- _Set task_:
Collect every line of the rows below that contains the word "support", matching case exactly.

- _Dataset rows_:
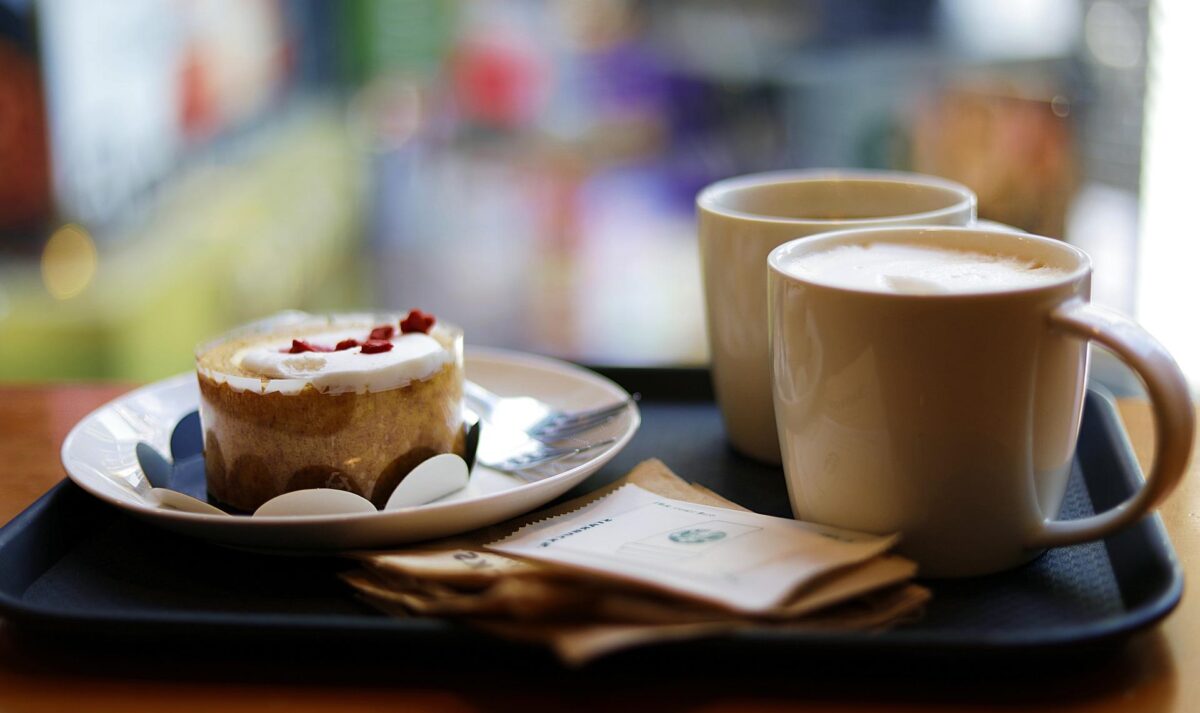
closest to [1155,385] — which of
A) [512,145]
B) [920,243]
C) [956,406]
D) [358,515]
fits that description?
[956,406]

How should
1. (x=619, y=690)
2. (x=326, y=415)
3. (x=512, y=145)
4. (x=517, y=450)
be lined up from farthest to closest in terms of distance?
(x=512, y=145), (x=517, y=450), (x=326, y=415), (x=619, y=690)

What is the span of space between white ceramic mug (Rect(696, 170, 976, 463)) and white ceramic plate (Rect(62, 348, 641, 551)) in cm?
8

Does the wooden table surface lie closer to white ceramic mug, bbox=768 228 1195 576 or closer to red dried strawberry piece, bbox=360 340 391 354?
white ceramic mug, bbox=768 228 1195 576

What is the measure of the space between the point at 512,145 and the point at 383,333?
1.73 m

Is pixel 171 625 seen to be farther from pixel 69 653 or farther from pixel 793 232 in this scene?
pixel 793 232

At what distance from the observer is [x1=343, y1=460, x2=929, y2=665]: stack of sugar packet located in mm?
538

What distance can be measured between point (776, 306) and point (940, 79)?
5.53 ft

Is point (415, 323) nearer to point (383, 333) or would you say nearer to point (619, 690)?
point (383, 333)

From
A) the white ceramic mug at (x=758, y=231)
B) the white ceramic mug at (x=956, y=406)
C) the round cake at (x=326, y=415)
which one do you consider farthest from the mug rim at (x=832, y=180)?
the round cake at (x=326, y=415)

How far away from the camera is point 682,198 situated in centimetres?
237

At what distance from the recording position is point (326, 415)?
72 cm

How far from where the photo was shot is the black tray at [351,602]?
53 cm

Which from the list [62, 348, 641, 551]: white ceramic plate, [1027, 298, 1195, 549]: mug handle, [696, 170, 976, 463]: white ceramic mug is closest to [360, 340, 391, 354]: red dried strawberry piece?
[62, 348, 641, 551]: white ceramic plate

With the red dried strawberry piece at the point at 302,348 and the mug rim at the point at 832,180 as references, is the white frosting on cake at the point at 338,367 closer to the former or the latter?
the red dried strawberry piece at the point at 302,348
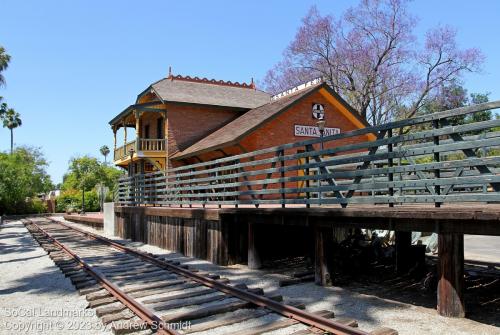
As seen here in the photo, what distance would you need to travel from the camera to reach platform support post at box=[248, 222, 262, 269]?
9.52 metres

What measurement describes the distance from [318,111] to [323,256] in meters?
14.5

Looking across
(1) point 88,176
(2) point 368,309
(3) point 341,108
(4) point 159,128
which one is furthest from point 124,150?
(1) point 88,176

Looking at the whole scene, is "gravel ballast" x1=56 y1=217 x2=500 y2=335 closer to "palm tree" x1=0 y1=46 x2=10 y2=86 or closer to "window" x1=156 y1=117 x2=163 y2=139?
"window" x1=156 y1=117 x2=163 y2=139

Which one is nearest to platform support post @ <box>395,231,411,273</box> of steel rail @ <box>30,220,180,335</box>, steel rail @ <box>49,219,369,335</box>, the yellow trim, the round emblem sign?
steel rail @ <box>49,219,369,335</box>

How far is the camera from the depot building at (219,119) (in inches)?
791

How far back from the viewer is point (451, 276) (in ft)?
18.2

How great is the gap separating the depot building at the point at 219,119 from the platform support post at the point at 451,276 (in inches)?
509

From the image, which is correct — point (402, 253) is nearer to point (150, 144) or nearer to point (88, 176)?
point (150, 144)

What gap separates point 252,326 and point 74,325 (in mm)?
2275

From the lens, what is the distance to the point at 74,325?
5652 mm

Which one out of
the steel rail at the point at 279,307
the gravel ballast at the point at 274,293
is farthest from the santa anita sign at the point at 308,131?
the steel rail at the point at 279,307

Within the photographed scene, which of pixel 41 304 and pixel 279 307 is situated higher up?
pixel 279 307

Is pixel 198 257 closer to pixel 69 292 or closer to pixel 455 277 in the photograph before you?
pixel 69 292

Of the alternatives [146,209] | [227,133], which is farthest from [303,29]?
[146,209]
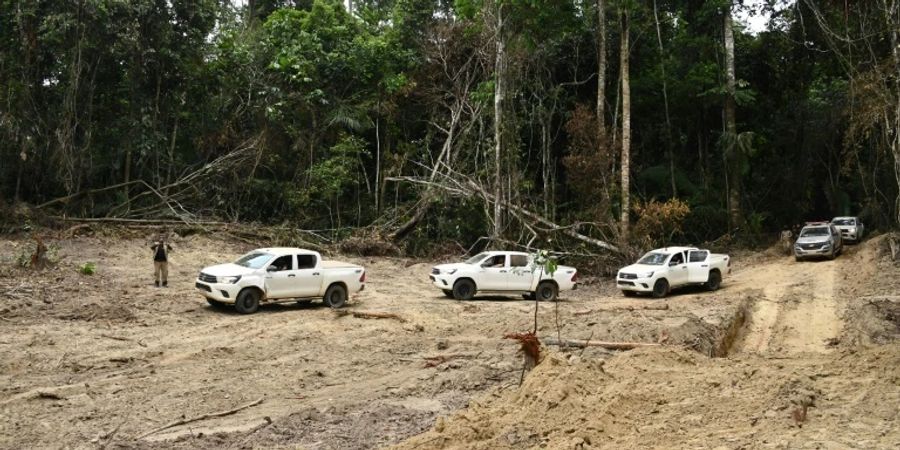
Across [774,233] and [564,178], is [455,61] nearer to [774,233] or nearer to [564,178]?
[564,178]

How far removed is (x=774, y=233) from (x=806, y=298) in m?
19.7

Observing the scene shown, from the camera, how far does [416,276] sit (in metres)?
25.5

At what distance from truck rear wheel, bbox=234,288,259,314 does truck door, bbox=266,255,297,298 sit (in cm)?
34

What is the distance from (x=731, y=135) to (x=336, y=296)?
22151mm

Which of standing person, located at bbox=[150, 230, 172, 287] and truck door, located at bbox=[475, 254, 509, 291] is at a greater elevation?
standing person, located at bbox=[150, 230, 172, 287]

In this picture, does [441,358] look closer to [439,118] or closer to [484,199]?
[484,199]

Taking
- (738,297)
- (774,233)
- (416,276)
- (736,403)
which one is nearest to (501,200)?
(416,276)

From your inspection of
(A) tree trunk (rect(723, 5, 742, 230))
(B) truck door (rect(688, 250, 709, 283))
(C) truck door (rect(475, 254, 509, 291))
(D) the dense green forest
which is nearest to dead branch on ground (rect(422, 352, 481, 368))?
(C) truck door (rect(475, 254, 509, 291))

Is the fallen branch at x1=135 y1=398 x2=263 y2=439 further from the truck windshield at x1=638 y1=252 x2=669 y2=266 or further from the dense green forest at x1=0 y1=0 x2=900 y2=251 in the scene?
the dense green forest at x1=0 y1=0 x2=900 y2=251

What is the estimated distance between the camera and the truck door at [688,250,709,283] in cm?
2283


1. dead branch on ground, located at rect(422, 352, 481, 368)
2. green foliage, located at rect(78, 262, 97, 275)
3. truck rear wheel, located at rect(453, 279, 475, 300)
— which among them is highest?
green foliage, located at rect(78, 262, 97, 275)

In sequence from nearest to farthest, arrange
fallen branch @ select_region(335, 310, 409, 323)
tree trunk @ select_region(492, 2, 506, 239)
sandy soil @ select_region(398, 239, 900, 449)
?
1. sandy soil @ select_region(398, 239, 900, 449)
2. fallen branch @ select_region(335, 310, 409, 323)
3. tree trunk @ select_region(492, 2, 506, 239)

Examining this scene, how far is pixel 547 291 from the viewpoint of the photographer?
849 inches

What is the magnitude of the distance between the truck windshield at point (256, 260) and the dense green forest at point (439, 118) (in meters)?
11.4
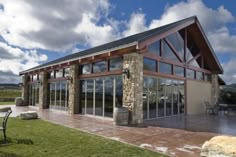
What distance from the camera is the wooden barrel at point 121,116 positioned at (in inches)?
415

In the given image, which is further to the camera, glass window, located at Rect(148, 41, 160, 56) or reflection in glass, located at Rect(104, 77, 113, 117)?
glass window, located at Rect(148, 41, 160, 56)

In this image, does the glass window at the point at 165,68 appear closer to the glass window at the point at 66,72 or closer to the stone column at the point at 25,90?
the glass window at the point at 66,72

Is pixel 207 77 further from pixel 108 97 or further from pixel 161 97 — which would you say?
pixel 108 97

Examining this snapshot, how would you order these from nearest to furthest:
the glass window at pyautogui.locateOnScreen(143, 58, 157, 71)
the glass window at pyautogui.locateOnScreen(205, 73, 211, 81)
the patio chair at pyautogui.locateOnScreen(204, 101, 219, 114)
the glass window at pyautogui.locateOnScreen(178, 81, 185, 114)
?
the glass window at pyautogui.locateOnScreen(143, 58, 157, 71), the glass window at pyautogui.locateOnScreen(178, 81, 185, 114), the patio chair at pyautogui.locateOnScreen(204, 101, 219, 114), the glass window at pyautogui.locateOnScreen(205, 73, 211, 81)

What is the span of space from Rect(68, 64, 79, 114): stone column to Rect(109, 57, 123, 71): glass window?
3.87 m

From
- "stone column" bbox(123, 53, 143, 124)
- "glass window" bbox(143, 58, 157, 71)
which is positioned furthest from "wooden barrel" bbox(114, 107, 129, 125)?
"glass window" bbox(143, 58, 157, 71)

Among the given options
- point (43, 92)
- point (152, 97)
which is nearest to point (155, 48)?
point (152, 97)

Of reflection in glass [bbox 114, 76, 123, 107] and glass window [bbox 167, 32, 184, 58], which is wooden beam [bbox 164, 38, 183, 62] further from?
reflection in glass [bbox 114, 76, 123, 107]

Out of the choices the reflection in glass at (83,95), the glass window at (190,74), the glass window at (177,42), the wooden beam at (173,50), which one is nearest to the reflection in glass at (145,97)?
the wooden beam at (173,50)

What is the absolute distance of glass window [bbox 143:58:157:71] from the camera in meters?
12.1

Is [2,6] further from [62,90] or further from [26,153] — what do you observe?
[26,153]

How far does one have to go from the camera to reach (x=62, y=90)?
57.6 ft

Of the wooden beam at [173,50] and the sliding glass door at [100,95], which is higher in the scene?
the wooden beam at [173,50]

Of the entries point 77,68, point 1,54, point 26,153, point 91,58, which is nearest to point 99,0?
point 91,58
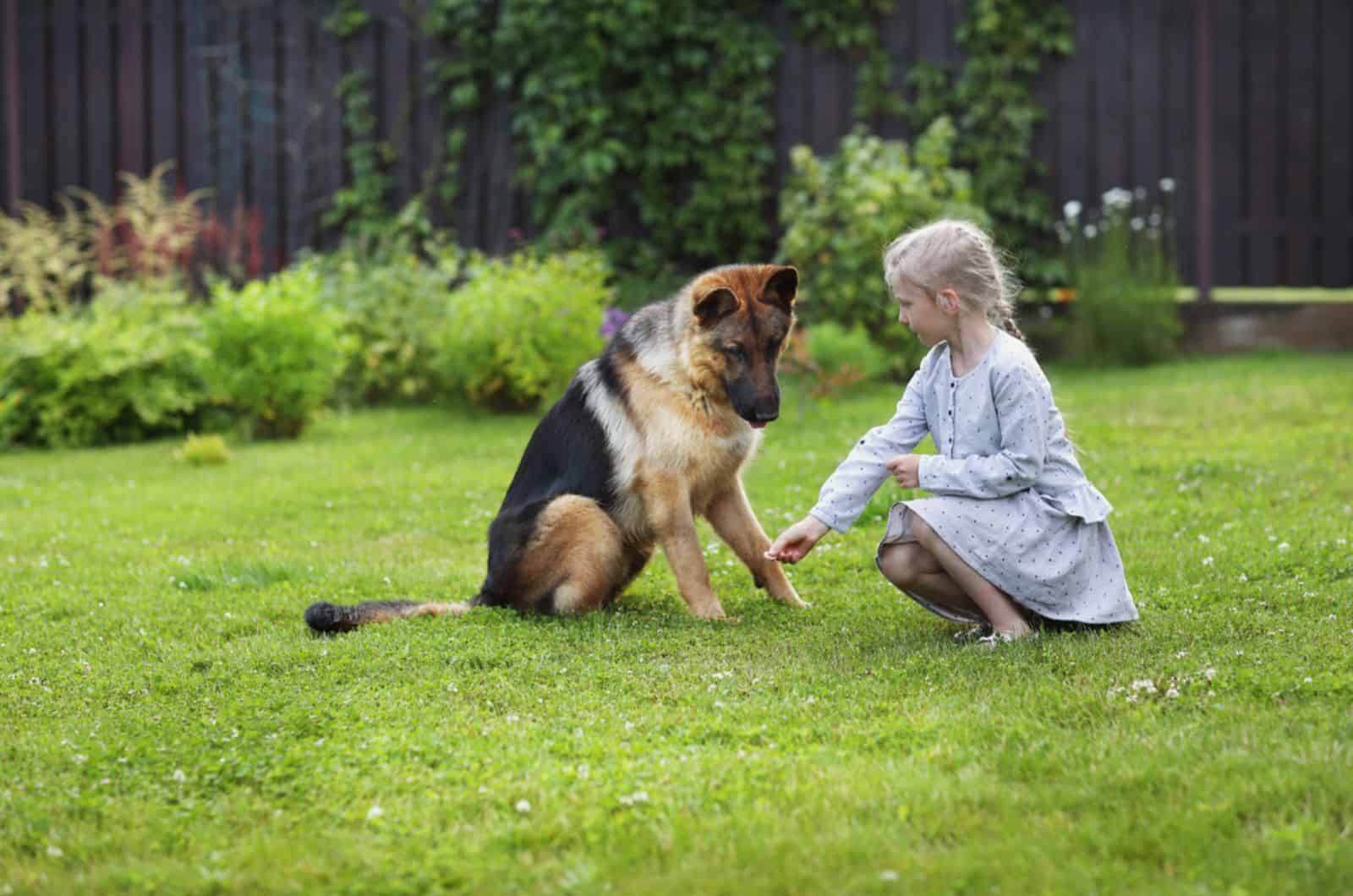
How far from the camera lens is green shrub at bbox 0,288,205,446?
10.3 metres

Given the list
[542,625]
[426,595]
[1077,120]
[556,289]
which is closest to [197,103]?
[556,289]

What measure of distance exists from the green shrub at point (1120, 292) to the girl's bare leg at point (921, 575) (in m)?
7.58

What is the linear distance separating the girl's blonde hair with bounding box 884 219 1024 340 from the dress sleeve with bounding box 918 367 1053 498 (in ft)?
0.93

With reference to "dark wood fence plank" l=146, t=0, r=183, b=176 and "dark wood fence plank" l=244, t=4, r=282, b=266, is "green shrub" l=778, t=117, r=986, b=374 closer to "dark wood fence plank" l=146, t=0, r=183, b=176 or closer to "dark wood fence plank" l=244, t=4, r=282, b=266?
"dark wood fence plank" l=244, t=4, r=282, b=266

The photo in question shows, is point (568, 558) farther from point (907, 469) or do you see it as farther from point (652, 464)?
point (907, 469)

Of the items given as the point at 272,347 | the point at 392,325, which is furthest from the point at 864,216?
the point at 272,347

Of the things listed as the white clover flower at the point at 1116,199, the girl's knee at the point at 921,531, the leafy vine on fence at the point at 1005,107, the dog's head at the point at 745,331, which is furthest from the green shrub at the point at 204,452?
the white clover flower at the point at 1116,199

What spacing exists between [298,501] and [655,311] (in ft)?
10.9

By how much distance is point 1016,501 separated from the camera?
4.59 metres

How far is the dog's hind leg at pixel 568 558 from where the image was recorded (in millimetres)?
5203

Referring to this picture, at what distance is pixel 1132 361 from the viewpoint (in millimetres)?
11812

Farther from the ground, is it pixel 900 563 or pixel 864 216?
pixel 864 216

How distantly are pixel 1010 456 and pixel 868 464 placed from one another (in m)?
0.50

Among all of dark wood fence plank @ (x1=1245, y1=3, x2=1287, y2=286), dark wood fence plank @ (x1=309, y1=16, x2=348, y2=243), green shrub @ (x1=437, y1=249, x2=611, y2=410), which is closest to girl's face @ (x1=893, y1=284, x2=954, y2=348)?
green shrub @ (x1=437, y1=249, x2=611, y2=410)
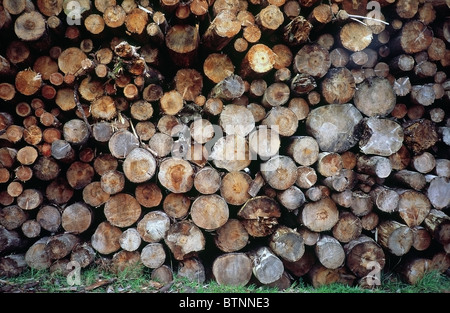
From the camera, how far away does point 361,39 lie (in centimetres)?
295

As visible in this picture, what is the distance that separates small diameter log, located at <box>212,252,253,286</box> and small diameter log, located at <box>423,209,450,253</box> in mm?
1942

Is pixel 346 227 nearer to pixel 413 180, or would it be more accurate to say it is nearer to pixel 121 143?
pixel 413 180

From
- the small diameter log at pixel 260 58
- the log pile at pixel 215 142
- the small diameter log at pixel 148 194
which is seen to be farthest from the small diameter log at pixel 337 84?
the small diameter log at pixel 148 194

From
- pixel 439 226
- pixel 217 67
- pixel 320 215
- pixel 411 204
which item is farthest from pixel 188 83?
pixel 439 226

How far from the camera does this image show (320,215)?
2895mm

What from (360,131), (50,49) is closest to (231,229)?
(360,131)

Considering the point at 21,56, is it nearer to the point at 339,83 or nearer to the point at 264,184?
the point at 264,184

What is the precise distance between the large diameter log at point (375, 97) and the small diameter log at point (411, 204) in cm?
89

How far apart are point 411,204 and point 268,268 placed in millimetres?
1629

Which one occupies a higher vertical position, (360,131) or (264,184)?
(360,131)

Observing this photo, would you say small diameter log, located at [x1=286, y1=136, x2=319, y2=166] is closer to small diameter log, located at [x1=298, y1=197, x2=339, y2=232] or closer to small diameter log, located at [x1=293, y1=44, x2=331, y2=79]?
small diameter log, located at [x1=298, y1=197, x2=339, y2=232]

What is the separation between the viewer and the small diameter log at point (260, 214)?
2805 mm

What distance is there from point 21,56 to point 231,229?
2.57 m

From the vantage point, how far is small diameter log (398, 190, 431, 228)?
3055 millimetres
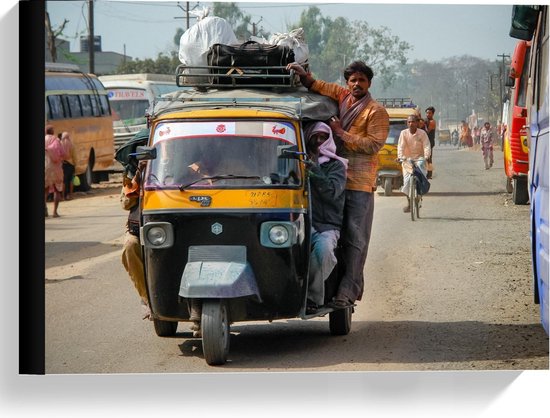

- _Solution to the exercise_:
As seen here in the photo, what distance would you need to travel from the camera to reach platform support post at box=[248, 222, 262, 269]?
Which one is nearest to platform support post @ <box>395,231,411,273</box> of steel rail @ <box>30,220,180,335</box>, steel rail @ <box>49,219,369,335</box>, the yellow trim, the round emblem sign?
How great is the gap separating the depot building at the point at 219,119 from the platform support post at the point at 451,276 (in inches)?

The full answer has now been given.